Work order:
Please return the listing below word for word, minus its pictures.

Raw data:
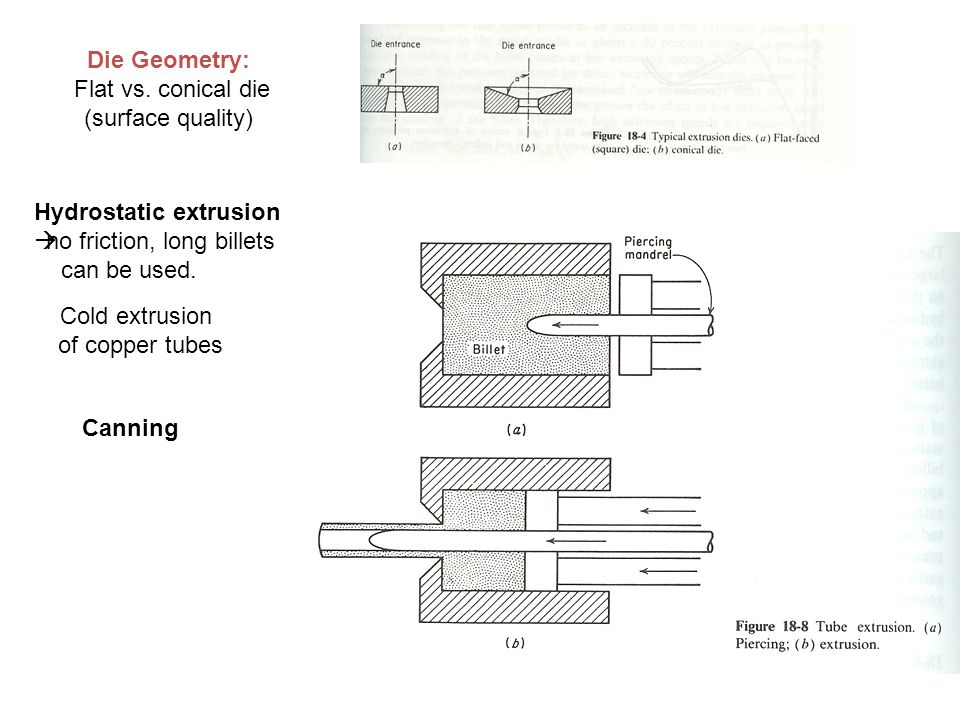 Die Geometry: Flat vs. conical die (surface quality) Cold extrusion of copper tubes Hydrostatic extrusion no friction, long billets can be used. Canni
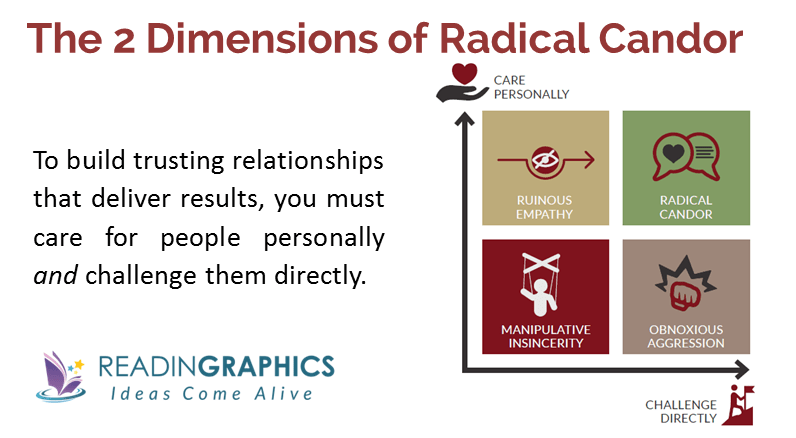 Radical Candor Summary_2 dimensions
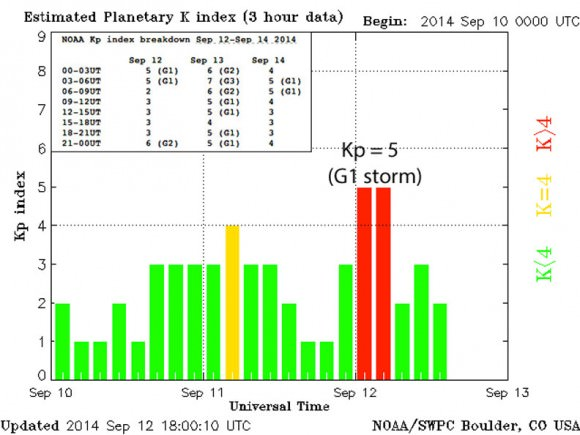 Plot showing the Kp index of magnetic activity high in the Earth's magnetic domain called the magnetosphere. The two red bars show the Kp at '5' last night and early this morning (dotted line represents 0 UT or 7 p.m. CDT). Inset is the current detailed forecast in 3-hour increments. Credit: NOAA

Solution below:
 Die Geometry: Flat vs. conical die (surface quality) Cold extrusion of copper tubes Hydrostatic extrusion no friction, long billets can be used. Canni
 Radical Candor Summary_2 dimensions
 Plot showing the Kp index of magnetic activity high in the Earth's magnetic domain called the magnetosphere. The two red bars show the Kp at '5' last night and early this morning (dotted line represents 0 UT or 7 p.m. CDT). Inset is the current detailed forecast in 3-hour increments. Credit: NOAA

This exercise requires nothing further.